Alternative Fuel - Carbon Neutral and Negative Fuels

Carbon Neutral and Negative Fuels

Carbon neutral fuel is synthetic fuel — such as methane, gasoline, diesel fuel or jet fuel — produced from renewable or nuclear energy used to hydrogenate waste carbon dioxide recycled from power plant flue exhaust gas or derived from carbonic acid in seawater. Such fuels are potentially carbon neutral because they do not result in a net increase in atmospheric greenhouse gases. To the extent that carbon neutral fuels displace fossil fuels, or if they are produced from waste carbon or seawater carbonic acid, and their combustion is subject to carbon capture at the flue or exhaust pipe, they result in negative carbon dioxide emission and net carbon dioxide removal from the atmosphere, and thus constitute a form of greenhouse gas remediation. Such carbon neutral and negative fuels can be produced by the electrolysis of water to make hydrogen used in the Sabatier reaction to produce methane which may then be stored to be burned later in power plants as synthetic natural gas, transported by pipeline, truck, or tanker ship, or be used in gas to liquids processes such as the Fischer–Tropsch process to make traditional transportation or heating fuels.

Carbon neutral fuels have been proposed for distributed storage for renewable energy, minimizing problems of wind and solar intermittency, and enabling transmission of wind, water, and solar power through existing natural gas pipelines. Such renewable fuels could alleviate the costs and dependency issues of imported fossil fuels without requiring either electrification of the vehicle fleet or conversion to hydrogen or other fuels, enabling continued compatible and affordable vehicles. Germany has built a 250 kilowatt synthetic methane plant which they are scaling up to 10 megawatts. Commercial developments are taking place in Columbia, South Carolina, Camarillo, California, and Darlington, England.

The least expensive source of carbon for recycling into fuel is flue-gas emissions from fossil-fuel combustion where it can be extracted for about USD $7.50 per ton. Automobile exhaust gas capture has also been proposed to be economical but would require extensive design changes or retrofitting. Since carbonic acid in seawater is in chemical equilibrium with atmospheric carbon dioxide, extraction of carbon from seawater has been studied. Researchers have estimated that carbon extraction from seawater would cost about $50 per ton.
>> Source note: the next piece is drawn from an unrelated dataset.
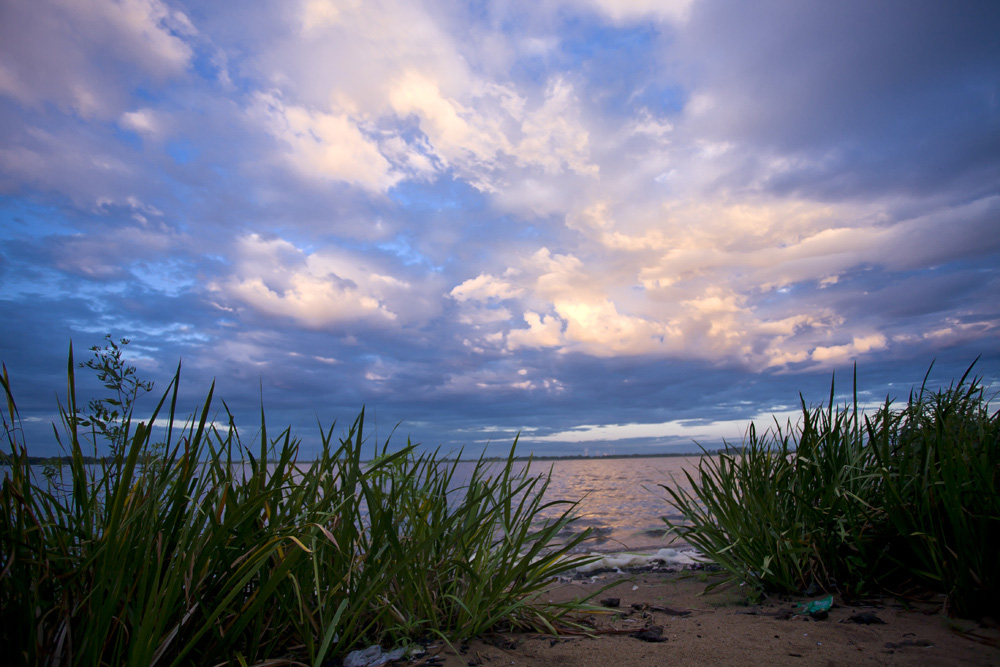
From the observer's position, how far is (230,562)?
6.93 ft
Carbon capture from ambient air is more costly, at between $600 and $1000 per ton and is considered impractical for fuel synthesis or carbon sequestration.

Nighttime wind power is considered the most economical form of electrical power with which to synthesize fuel, because the load curve for electricity peaks sharply during the warmest hours of the day, but wind tends to blow slightly more at night than during the day. Therefore, the price of nighttime wind power is often much less expensive than any alternative. Off-peak wind power prices in high wind penetration areas of the U.S. averaged 1.64 cents per kilowatt-hour in 2009, but only 0.71 cents/kWh during the least expensive six hours of the day. Typically, wholesale electricity costs 2 to 5 cents/kWh during the day. Commercial fuel synthesis companies suggest they can produce fuel for less than petroleum fuels when oil costs more than $55 per barrel. The U.S. Navy estimates that shipboard production of jet fuel from nuclear power would cost about $6 per gallon. While that was about twice the petroleum fuel cost in 2010, it is expected to be much less than the market price in less than five years if recent trends continue. Moreover, since the delivery of fuel to a carrier battle group costs about $8 per gallon, shipboard production is already much less expensive. However, U.S. civilian nuclear power is considerably more expensive than wind power. The Navy's estimate that 100 megawatts can produce 41,000 gallons of fuel per day indicates that terrestrial production from wind power would cost less than $1 per gallon.